The 25 year-old Neymar, who bids farewell to Spain's FC Barcelona, struck a deal that is said to reach as much as $600 million, including wages and add-ons, for a five-year contract - a record.
The move comes amid global tensions over Qatar, after the Arab quartet in June cut ties with Qatar for sponsoring terrorism.
The political dimension behind the largest football transfer deal in history has sparked controversy.

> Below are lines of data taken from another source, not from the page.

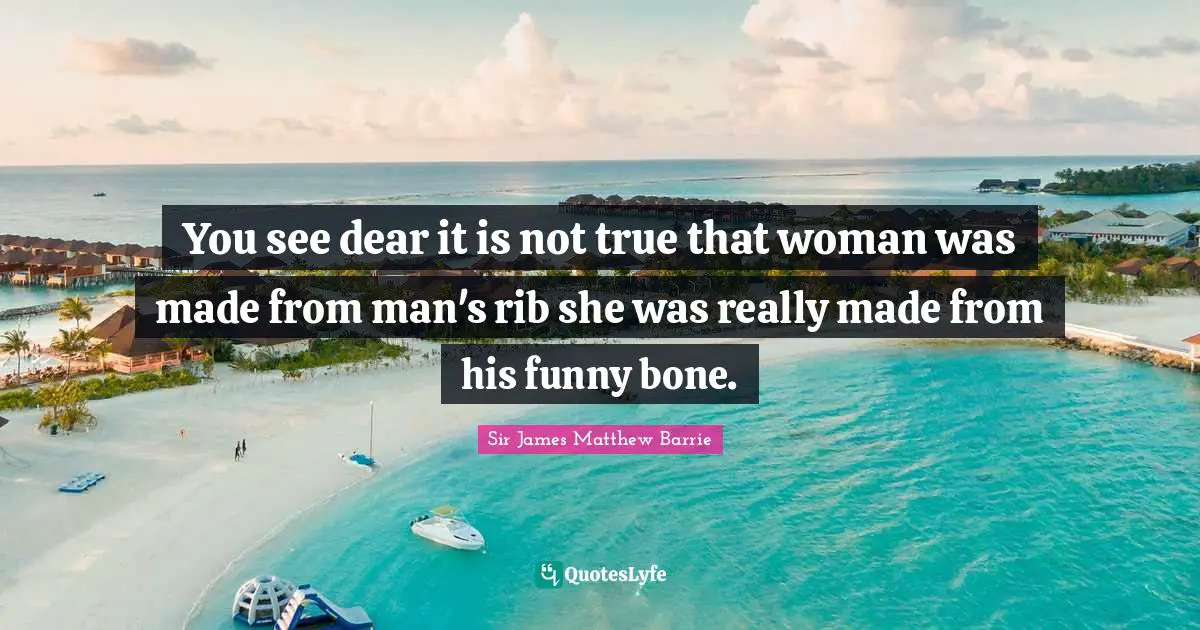 You see dear it is not true that woman was made from man's rib she was really made from his funny bone.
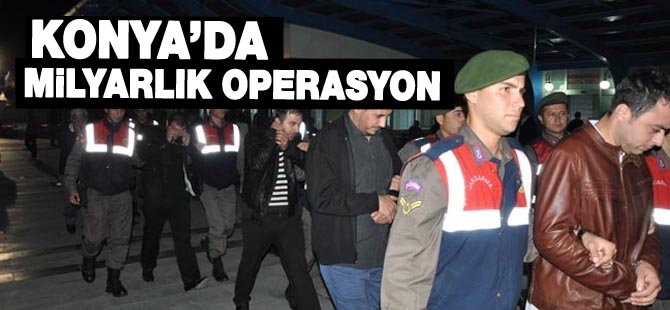 Konya'da milyarlık operasyon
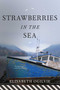 Strawberries in the Sea by Elisabeth Ogilvie, 9781608933358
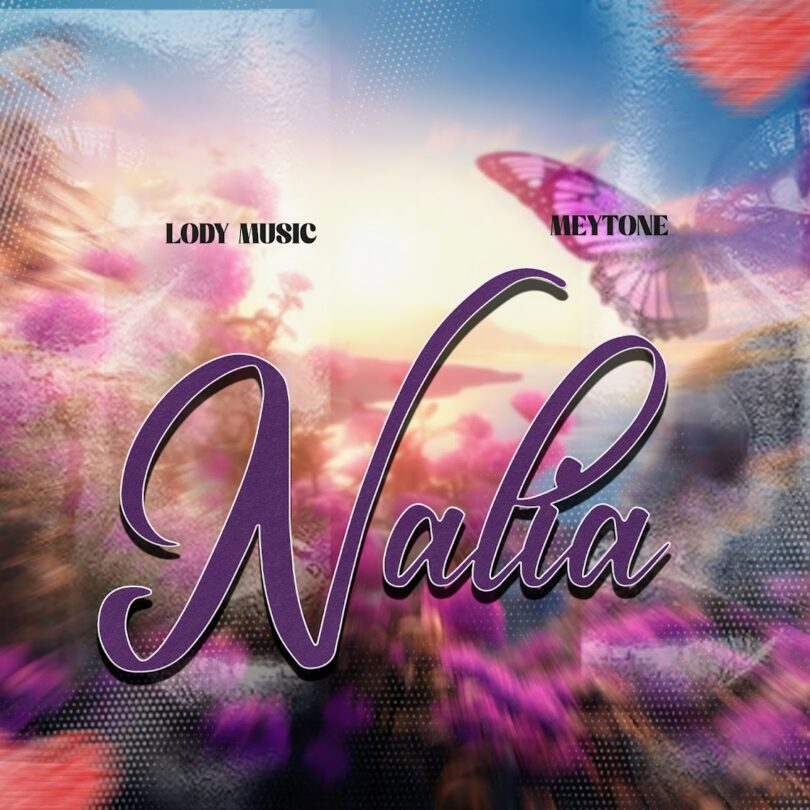 Lody Music X Mey Tone Nalia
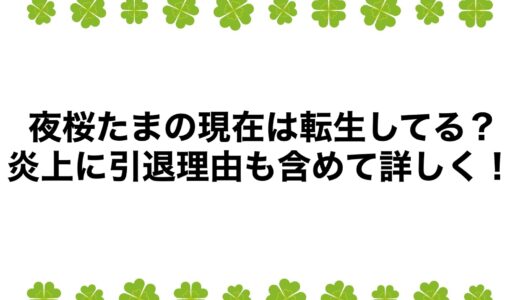 夜桜たまの現在は転生してる？炎上に引退理由も含めて詳しく！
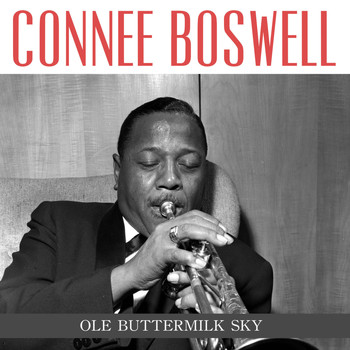 Connee Boswell - Ole Buttermilk Sky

British daily The Guardian questioned how Qatari-owned Paris Saint-Germain (PSG) decided that a single footballer, Barcelona FC’s forward Neymar, is worth £200m?
The paper described the deal as worth more than double the current transfer record registered last summer by the move of French midfielder Paul Pogba from Juventus to Manchester United.
The newspaper described football business as crazy, noting that the fee has not been decided by negotiation and may reach up to £450m in fees.
Australian paper, Daily Telegraph, accused Qatar of buying credibility by spending large sums of money on Neymar.
The paper described the deal as “the most political transfer in football history” claiming that the deal would solve Qatar’s imports plunge at a stroke, even if Neymar would be stationed in Paris.
The newspaper also said that Doha has long been trying to exploit sport to raise its status.
Fox Sport reported that the signing of Neymar with the move to Paris Saint-Germain was a football coup. The website described the move as a public relations deal to save Qatar from its isolation.
PSG owners, the Qatar Sports Investment Corporation, have been described by sports analysts as seeking to destabilize the old football system in Europe.